## Stated problem
Will you give the material below again, every line exactly as it is?

## Provided entries
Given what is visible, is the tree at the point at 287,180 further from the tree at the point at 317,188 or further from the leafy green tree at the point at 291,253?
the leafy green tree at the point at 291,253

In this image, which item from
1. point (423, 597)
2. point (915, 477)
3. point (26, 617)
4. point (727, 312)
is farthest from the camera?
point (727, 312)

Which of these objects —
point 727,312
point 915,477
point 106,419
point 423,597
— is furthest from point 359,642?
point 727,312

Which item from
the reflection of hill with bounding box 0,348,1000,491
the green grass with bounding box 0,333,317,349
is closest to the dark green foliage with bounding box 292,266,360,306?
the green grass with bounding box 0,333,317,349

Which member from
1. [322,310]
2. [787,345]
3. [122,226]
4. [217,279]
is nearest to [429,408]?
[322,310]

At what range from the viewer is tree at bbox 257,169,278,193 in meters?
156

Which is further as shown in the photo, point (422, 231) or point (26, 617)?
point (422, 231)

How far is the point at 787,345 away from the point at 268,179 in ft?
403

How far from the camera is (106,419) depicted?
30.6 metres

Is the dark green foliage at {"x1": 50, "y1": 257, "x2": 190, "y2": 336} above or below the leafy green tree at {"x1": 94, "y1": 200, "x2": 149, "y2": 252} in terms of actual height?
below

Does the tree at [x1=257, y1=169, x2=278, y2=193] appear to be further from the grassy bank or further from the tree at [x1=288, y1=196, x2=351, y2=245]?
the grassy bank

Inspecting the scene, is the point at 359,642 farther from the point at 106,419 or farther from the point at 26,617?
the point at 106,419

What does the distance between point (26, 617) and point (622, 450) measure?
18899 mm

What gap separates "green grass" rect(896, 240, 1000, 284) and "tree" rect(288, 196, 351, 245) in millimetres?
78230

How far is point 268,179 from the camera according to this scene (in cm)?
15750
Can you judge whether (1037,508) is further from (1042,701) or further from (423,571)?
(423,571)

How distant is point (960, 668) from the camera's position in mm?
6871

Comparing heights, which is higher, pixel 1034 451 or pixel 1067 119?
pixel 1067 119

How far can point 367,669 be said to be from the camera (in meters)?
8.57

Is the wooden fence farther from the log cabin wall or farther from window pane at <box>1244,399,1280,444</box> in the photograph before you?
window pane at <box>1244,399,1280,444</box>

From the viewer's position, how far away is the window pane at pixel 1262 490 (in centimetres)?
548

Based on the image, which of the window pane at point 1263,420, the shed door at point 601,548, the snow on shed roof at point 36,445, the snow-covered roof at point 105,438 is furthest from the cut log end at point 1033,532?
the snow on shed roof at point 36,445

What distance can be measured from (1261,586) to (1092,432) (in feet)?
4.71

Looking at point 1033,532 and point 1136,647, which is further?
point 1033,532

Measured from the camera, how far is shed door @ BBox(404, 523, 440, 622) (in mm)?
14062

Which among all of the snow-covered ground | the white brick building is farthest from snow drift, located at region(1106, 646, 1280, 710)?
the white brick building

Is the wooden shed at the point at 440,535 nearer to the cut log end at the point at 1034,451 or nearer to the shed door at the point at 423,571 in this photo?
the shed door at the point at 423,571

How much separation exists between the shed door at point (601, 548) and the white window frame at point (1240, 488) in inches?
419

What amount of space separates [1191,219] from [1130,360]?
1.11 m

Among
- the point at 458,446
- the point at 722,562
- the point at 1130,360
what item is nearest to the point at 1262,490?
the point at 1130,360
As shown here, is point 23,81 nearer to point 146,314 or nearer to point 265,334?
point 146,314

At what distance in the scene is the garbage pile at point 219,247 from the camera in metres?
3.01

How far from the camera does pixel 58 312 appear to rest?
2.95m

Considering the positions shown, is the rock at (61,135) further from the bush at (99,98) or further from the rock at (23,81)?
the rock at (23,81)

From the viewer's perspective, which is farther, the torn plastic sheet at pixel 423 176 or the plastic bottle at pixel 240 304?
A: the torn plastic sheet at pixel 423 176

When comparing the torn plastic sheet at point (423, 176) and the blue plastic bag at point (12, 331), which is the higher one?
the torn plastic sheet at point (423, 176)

## Output of the exercise
Given what is visible, is the tree at the point at 287,180 further from the tree at the point at 317,188 or further from the leafy green tree at the point at 291,253?
the leafy green tree at the point at 291,253

In this image, which item from
1. point (423, 597)
2. point (915, 477)
3. point (26, 617)
4. point (727, 312)
is farthest from the camera?
point (727, 312)

Which of these objects —
point 727,312
point 915,477
point 106,419
point 423,597
— is furthest from point 359,642?
point 727,312

Which item from
the reflection of hill with bounding box 0,348,1000,491
the green grass with bounding box 0,333,317,349
is closest to the dark green foliage with bounding box 292,266,360,306?
the green grass with bounding box 0,333,317,349

Which member from
1. [322,310]
2. [787,345]
3. [122,226]
4. [217,279]
is nearest to [429,408]?
[322,310]

At what range from the viewer is tree at bbox 257,169,278,193 in meters?
156

Which is further as shown in the photo, point (422, 231) or point (26, 617)?
point (422, 231)

How far is the point at 787,345 away from the point at 268,179 in ft?
403

How far from the camera is (106,419) depicted?
30.6 metres

Is the dark green foliage at {"x1": 50, "y1": 257, "x2": 190, "y2": 336} above or below the leafy green tree at {"x1": 94, "y1": 200, "x2": 149, "y2": 252} in terms of actual height?
below

Does the tree at [x1=257, y1=169, x2=278, y2=193] appear to be further from the grassy bank or further from the tree at [x1=288, y1=196, x2=351, y2=245]?
the grassy bank

Inspecting the scene, is the point at 359,642 farther from the point at 106,419 or farther from the point at 26,617?
the point at 106,419

What does the distance between point (26, 617) and point (622, 450) measure?
18899 mm

What gap separates "green grass" rect(896, 240, 1000, 284) and "tree" rect(288, 196, 351, 245) in millimetres?
78230

How far is point 268,179 from the camera according to this scene (in cm)?
15750
Can you judge whether (1037,508) is further from (1042,701) or further from (423,571)?
(423,571)

How distant is point (960, 668) from the camera's position in mm?
6871

Comparing heights, which is higher, pixel 1034 451 or pixel 1067 119?
pixel 1067 119

How far can point 367,669 be said to be from the camera (in meters)?
8.57

Is the wooden fence farther from the log cabin wall or farther from window pane at <box>1244,399,1280,444</box> in the photograph before you?
window pane at <box>1244,399,1280,444</box>

From the viewer's position, how far away is the window pane at pixel 1262 490 (in centimetres)?
548

Based on the image, which of the window pane at point 1263,420, the shed door at point 601,548, the snow on shed roof at point 36,445, the snow-covered roof at point 105,438 is furthest from the cut log end at point 1033,532?
the snow on shed roof at point 36,445

What distance can be measured from (1261,586) to (1092,432) (in feet)?
4.71

Looking at point 1033,532 and point 1136,647, which is further?
point 1033,532

Measured from the camera, how far is shed door @ BBox(404, 523, 440, 622) (in mm)?
14062

Which among all of the snow-covered ground | the white brick building is farthest from snow drift, located at region(1106, 646, 1280, 710)?
the white brick building

Is the wooden shed at the point at 440,535 nearer to the cut log end at the point at 1034,451 or nearer to the shed door at the point at 423,571 in this photo?
the shed door at the point at 423,571

How much separation exists between the shed door at point (601, 548) and the white window frame at point (1240, 488) in inches?
419

What amount of space separates [1191,219] from [1130,360]?
1.11 m

Among
- the point at 458,446
- the point at 722,562
- the point at 1130,360
what item is nearest to the point at 1262,490?
the point at 1130,360
As shown here, is point 23,81 nearer to point 146,314 or nearer to point 265,334?
point 146,314

At what distance in the scene is the garbage pile at point 219,247 from the camera in metres?
3.01

How far from the camera does pixel 58 312 appear to rest?
2.95m

Considering the positions shown, is the rock at (61,135) further from the bush at (99,98) or further from the rock at (23,81)?
the rock at (23,81)

From the viewer's perspective, which is farther, the torn plastic sheet at pixel 423 176 or the plastic bottle at pixel 240 304?
A: the torn plastic sheet at pixel 423 176

When comparing the torn plastic sheet at point (423, 176) and the blue plastic bag at point (12, 331), which is the higher one?
the torn plastic sheet at point (423, 176)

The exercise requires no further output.